## CONSIGNE
Pour chacune des affirmations suivantes, indiquez par oui ou par non si elle concorde avec l'entretien avec Alexis Tsipras ci-dessous, en citant exactement les mots du texte qui tranchent. (a) Le parti Syriza a obtenu près de 27 % des voix en juin 2012. (b) Les électeurs de 25 États membres de l'UE sont appelés à désigner le nouveau parlement européen. (c) Selon Alexis Tsipras, la plupart des pays européens font face à une crise humanitaire.

##### TEXTE À LIRE #####

Alexis Tsipras, le président de Syriza, est le candidat à la Commission présenté par le parti de la gauche européenne (PGE). Le leader grec dont le parti a réussi une percée spectaculaire en juin 2012, remportant près de 27 % des voix et 71 sièges de députés au parlement grec, était de passage à Bruxelles et à Paris ces jours-ci pour le lancement de la campagne du PGE : du 22 au 25 mai, les électeurs des 28 États membres de l’UE sont appelés à désigner un nouveau parlement européen. Entretien.
Mediapart : Vous êtes candidat à la présidence de la Commission au nom de la gauche européenne. Quel est votre programme ?
Alexis Tsipras : Le principal axe de notre campagne, c'est la nécessité d’un changement de la politique économique de l'Union européenne, et du rétablissement de la démocratie. Je pense que l'Europe se trouve à un carrefour critique : les politiques qui ont été suivies ces dernières années ont conduit les peuples à une impasse ; nous nous trouvons dans certains pays face à une crise humanitaire et dans la plupart des pays européens face à une crise de cohésion sociale. Cela ne peut pas continuer.

##### JEU DE DONNÉES #####

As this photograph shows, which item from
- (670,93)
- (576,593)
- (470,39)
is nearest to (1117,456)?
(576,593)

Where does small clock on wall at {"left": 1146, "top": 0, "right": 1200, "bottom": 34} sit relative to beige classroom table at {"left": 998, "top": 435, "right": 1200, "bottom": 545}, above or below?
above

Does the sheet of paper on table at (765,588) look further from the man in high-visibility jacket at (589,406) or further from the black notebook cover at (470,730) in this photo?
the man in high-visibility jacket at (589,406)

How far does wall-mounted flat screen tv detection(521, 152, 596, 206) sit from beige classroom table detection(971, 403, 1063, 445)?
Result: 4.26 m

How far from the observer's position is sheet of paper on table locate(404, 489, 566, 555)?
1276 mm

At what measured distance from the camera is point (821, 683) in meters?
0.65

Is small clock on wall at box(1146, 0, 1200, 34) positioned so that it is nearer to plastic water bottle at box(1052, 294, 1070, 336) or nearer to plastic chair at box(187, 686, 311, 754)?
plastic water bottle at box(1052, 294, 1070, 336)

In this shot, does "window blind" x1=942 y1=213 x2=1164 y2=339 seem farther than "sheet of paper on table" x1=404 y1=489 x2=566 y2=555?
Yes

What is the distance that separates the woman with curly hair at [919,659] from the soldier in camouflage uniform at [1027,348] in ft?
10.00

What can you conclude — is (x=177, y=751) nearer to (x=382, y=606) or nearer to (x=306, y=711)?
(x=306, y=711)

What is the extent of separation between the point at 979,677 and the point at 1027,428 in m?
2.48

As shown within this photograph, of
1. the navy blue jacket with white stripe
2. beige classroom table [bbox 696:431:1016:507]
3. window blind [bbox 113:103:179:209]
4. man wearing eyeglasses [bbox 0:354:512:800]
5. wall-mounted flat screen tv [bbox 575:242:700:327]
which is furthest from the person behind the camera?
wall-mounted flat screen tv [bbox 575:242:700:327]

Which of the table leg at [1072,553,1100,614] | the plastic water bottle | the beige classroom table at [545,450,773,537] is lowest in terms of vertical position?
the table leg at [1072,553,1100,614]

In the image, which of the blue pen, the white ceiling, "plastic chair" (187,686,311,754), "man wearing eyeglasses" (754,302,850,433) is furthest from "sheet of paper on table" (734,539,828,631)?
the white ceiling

#####

## RÉPONSE
(a) Oui : « remportant près de 27 % des voix et 71 sièges de députés au parlement grec ».
(b) Non : « les électeurs des 28 États membres de l’UE sont appelés à désigner un nouveau parlement européen ».
(c) Non : « nous nous trouvons dans certains pays face à une crise humanitaire et dans la plupart des pays européens face à une crise de cohésion sociale ».